## WHAT THIS TASK INVOLVES:
Word for word, please restate each record and pass over the pictures.

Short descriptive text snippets
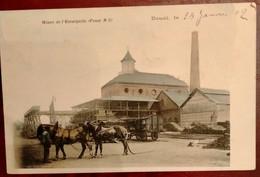 Carte Postale Ancienne - Mines De L'Escarpelle-Fosse N°5 - Bergbau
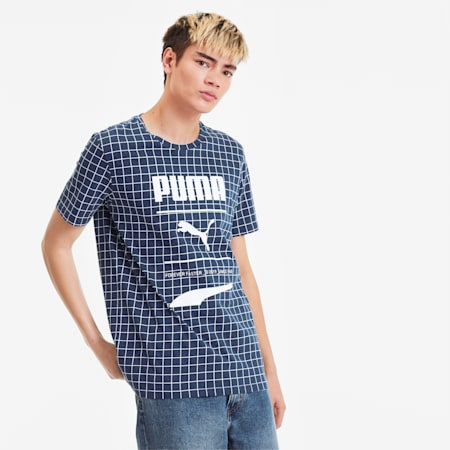 Recheck Pack All-Over-Print Men's Tee, Dress Blues-AOP, small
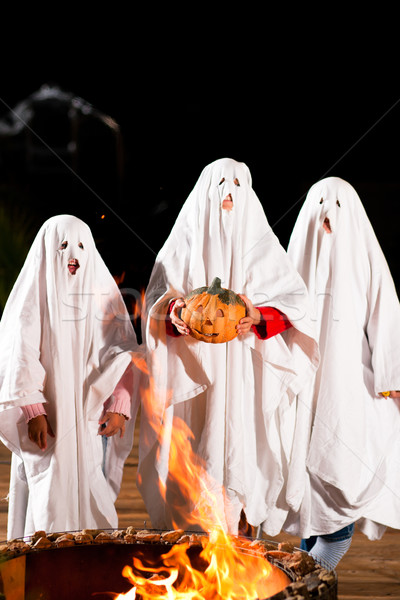 spooks at Halloween (focus on pumpkin) Stock photo © Kzenon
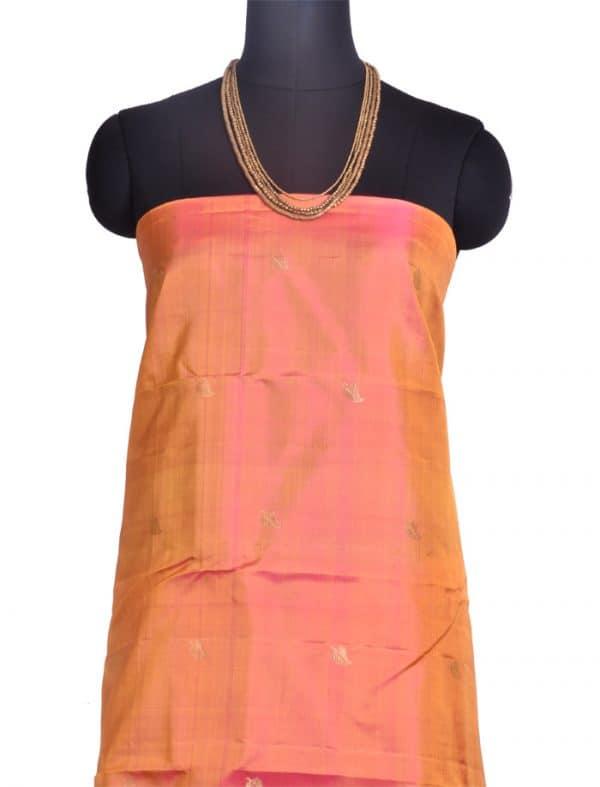 Peach and lime green kanchipuram silk saree-10305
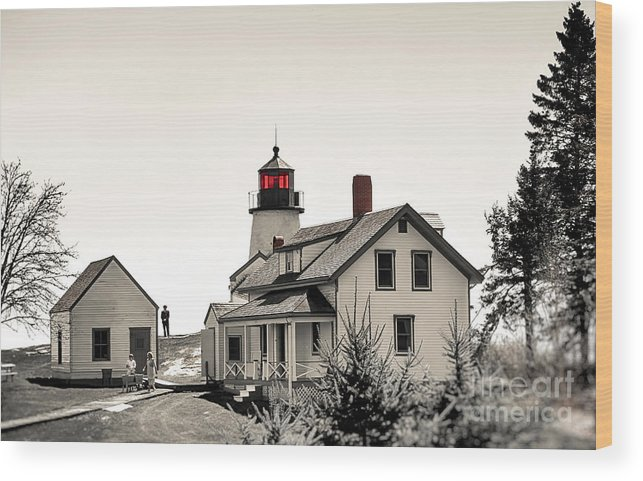 Lighthouse Wood Print featuring the photograph The Lightkeeper by Brenda Giasson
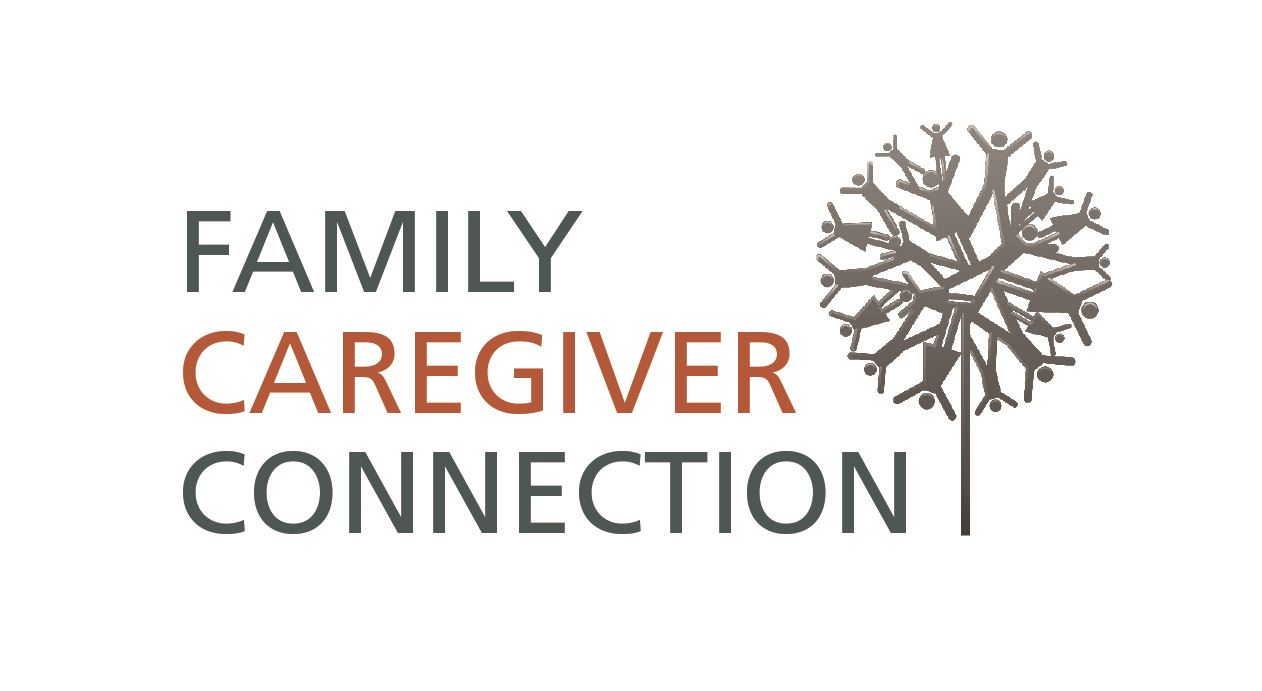 Family Caregiver Logo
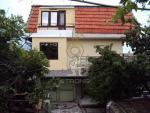 Ev, Varna,<br />Evksinograd, 60 м², 129 000 €<br /><label>satılık</label>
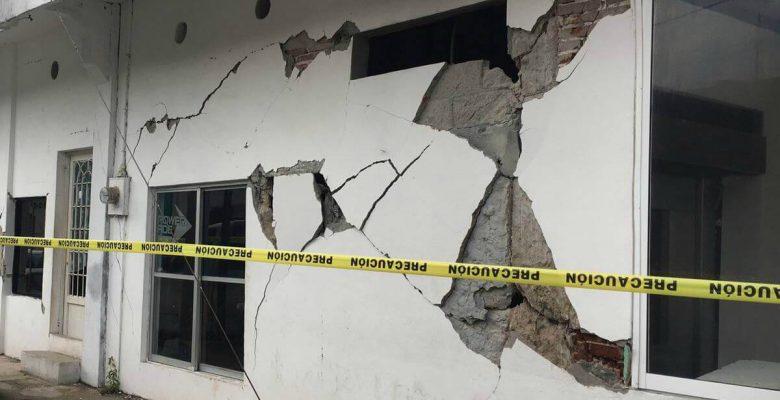 Si tu hogar resultó dañado por el sismo esto es lo que debes hacer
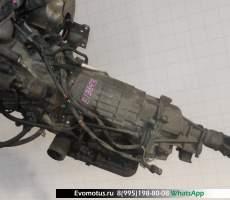 АКПП TZ1B5LBZAA на EJ205 SUBARU FORESTER SG5 (субару форестр)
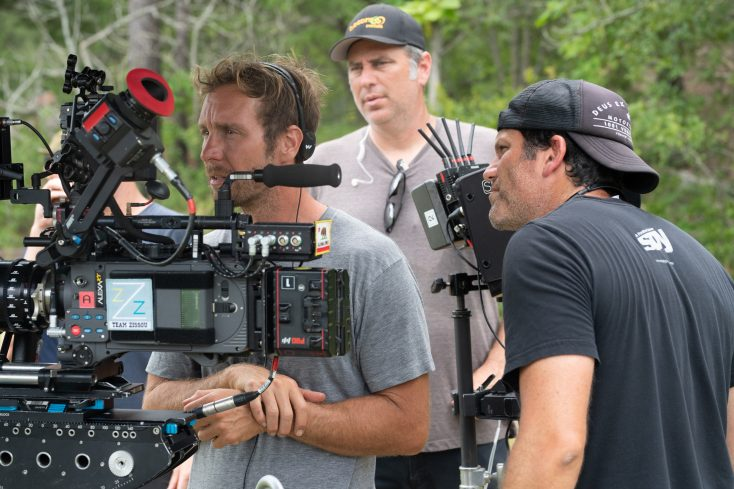 EXCLUSIVE: Filmmakers Go For Authenticity in 'Peanut Butter Falcon'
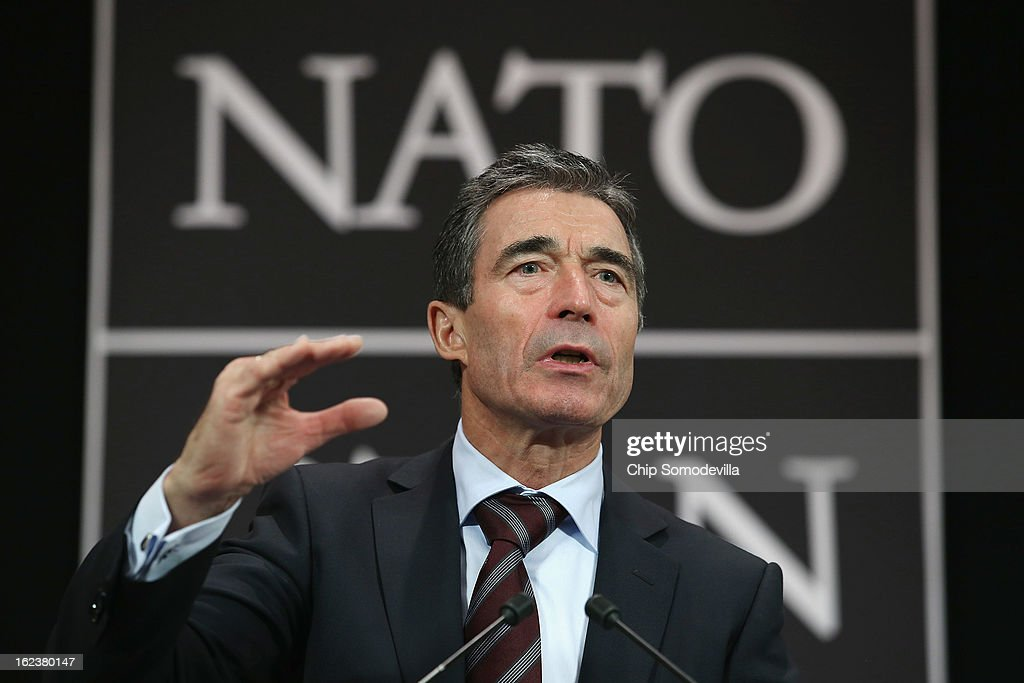 North Atlantic Treaty Organization (NATO) Secretary General <a gi-track='captionPersonalityLinkClicked' href=/galleries/search?phrase=Anders+Fogh+Rasmussen&family=editorial&specificpeople=549374 ng-click='$event.stopPropagation()'>Anders Fogh Rasmussen</a> holds a news conference at NATO headquarters February 22, 2013 in Brussels, Belgium. Rassmussen held the news conference at the conclusion of the NATO Defense Ministers Meetings.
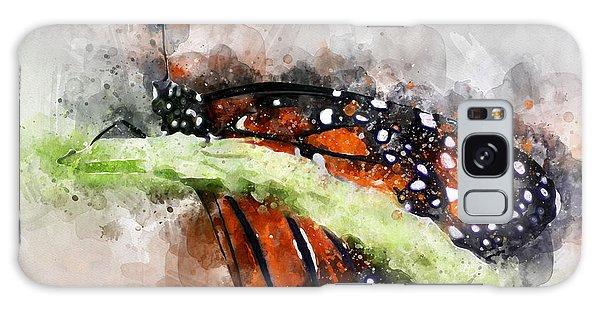Butterfly Watercolor Galaxy Case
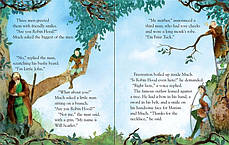 Illustrated Robin Hood, фото 2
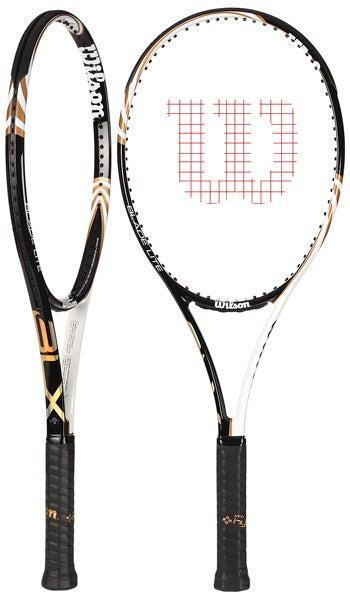 new 2011 wilson blx lite racquet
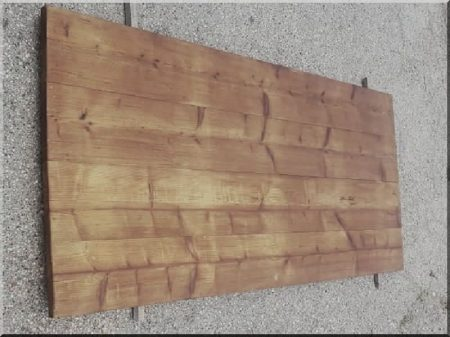 Table top with antique pine planks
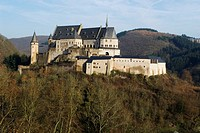 Vianden castle, 2006 november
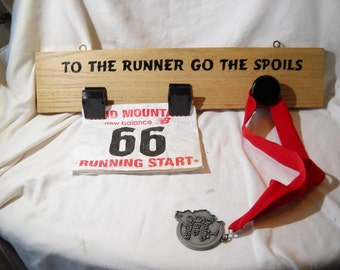 Racing Bib and Medals Display Racing bib holder
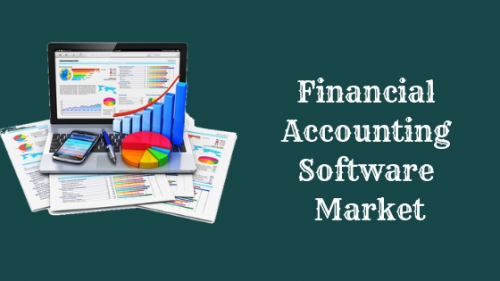 Financial Accounting Software market'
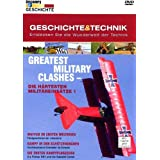Geschichte & Technik-Greatest Military Clashes T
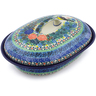 10-inch Stoneware Baker with Cover - Polmedia Polish Pottery H5473I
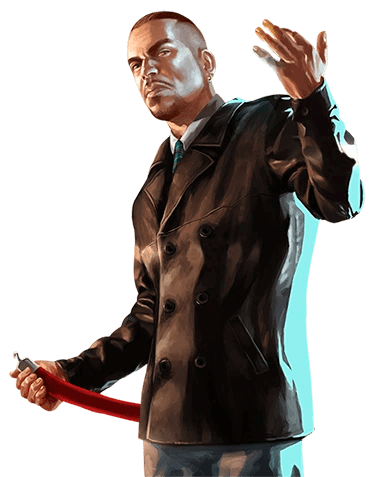 Image - Luis Transparent-GTAIV.png - GTA Wiki, the Grand ...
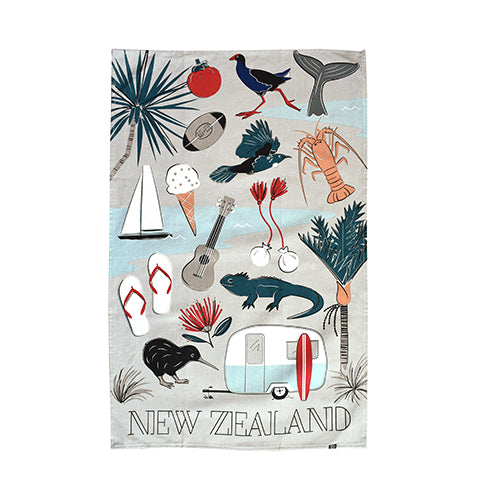 Tea Towel Kiwi Tour - Kiwi Collections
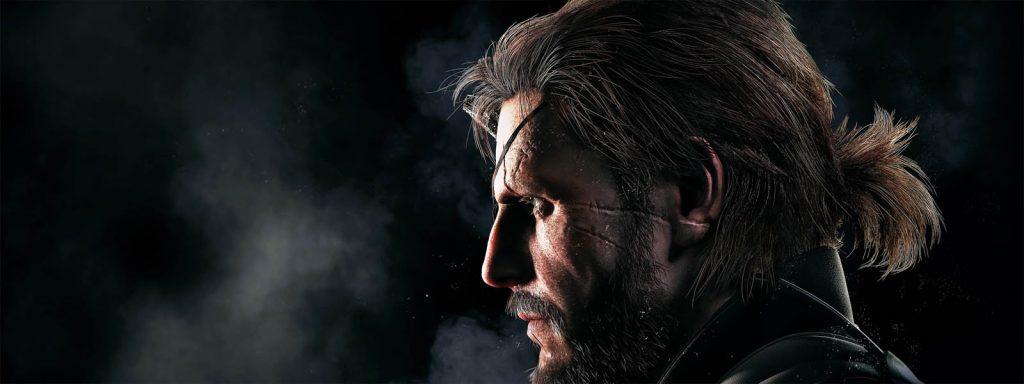 ریمیک Metal Gear Solid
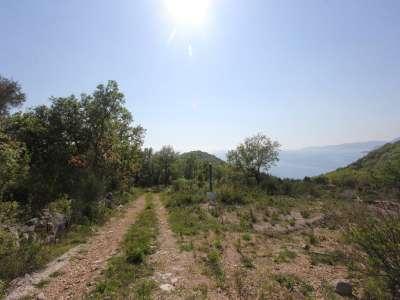 Image 5 | Plot of land for sale with 1,473m2 of land, Budva, Coastal Montenegro 226220
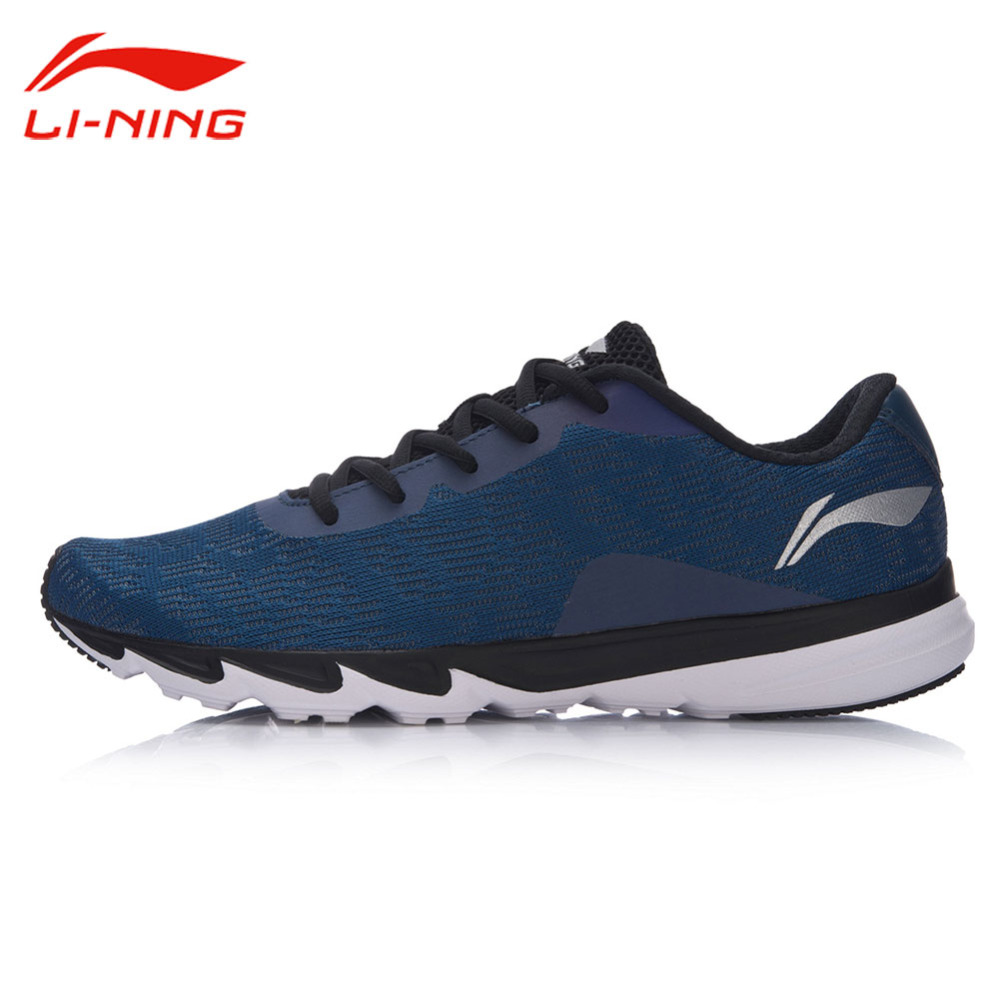Li-Ning Men's Reflective Light Running Shoes LiNing Breathable Cushioning Sports Sneakers Li Ning Blast Running Shoes ARBM117 li ning brand men s professional basketball shoes cushioning breathable wade series team 4 sports sneakers lining abam013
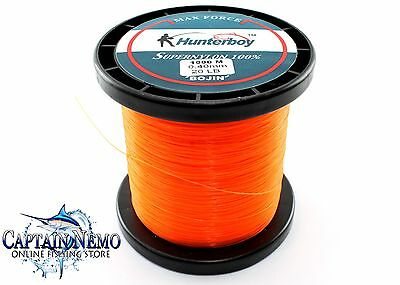 Hunterboy Maxforce Super Nylon Fishing Line 1000M 20Lb Monofilament Hb201000Or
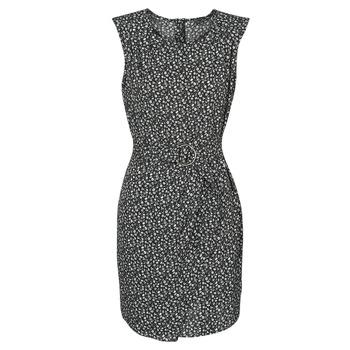 Kleidung Damen Kurze Kleider Ikks BQ30045-02 Schwarz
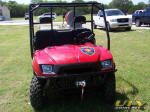 Polaris Ranger 6x6 - Bulverde Area Volunteer Fire Department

## SOLUTION FOR THIS EXERCISE:
 Carte Postale Ancienne - Mines De L'Escarpelle-Fosse N°5 - Bergbau
 Recheck Pack All-Over-Print Men's Tee, Dress Blues-AOP, small
 spooks at Halloween (focus on pumpkin) Stock photo © Kzenon
 Peach and lime green kanchipuram silk saree-10305
 Lighthouse Wood Print featuring the photograph The Lightkeeper by Brenda Giasson
 Family Caregiver Logo
 Ev, Varna,<br />Evksinograd, 60 м², 129 000 €<br /><label>satılık</label>
 Si tu hogar resultó dañado por el sismo esto es lo que debes hacer
 АКПП TZ1B5LBZAA на EJ205 SUBARU FORESTER SG5 (субару форестр)
 EXCLUSIVE: Filmmakers Go For Authenticity in 'Peanut Butter Falcon'
 North Atlantic Treaty Organization (NATO) Secretary General <a gi-track='captionPersonalityLinkClicked' href=/galleries/search?phrase=Anders+Fogh+Rasmussen&family=editorial&specificpeople=549374 ng-click='$event.stopPropagation()'>Anders Fogh Rasmussen</a> holds a news conference at NATO headquarters February 22, 2013 in Brussels, Belgium. Rassmussen held the news conference at the conclusion of the NATO Defense Ministers Meetings.
Butterfly Watercolor Galaxy Case
 Illustrated Robin Hood, фото 2
 new 2011 wilson blx lite racquet
 Table top with antique pine planks
 Vianden castle, 2006 november
 Racing Bib and Medals Display Racing bib holder
 Financial Accounting Software market'
Geschichte & Technik-Greatest Military Clashes T
 10-inch Stoneware Baker with Cover - Polmedia Polish Pottery H5473I
 Image - Luis Transparent-GTAIV.png - GTA Wiki, the Grand ...
 Tea Towel Kiwi Tour - Kiwi Collections
 ریمیک Metal Gear Solid
 Image 5 | Plot of land for sale with 1,473m2 of land, Budva, Coastal Montenegro 226220
Li-Ning Men's Reflective Light Running Shoes LiNing Breathable Cushioning Sports Sneakers Li Ning Blast Running Shoes ARBM117 li ning brand men s professional basketball shoes cushioning breathable wade series team 4 sports sneakers lining abam013
 Hunterboy Maxforce Super Nylon Fishing Line 1000M 20Lb Monofilament Hb201000Or
 Kleidung Damen Kurze Kleider Ikks BQ30045-02 Schwarz
 Polaris Ranger 6x6 - Bulverde Area Volunteer Fire Department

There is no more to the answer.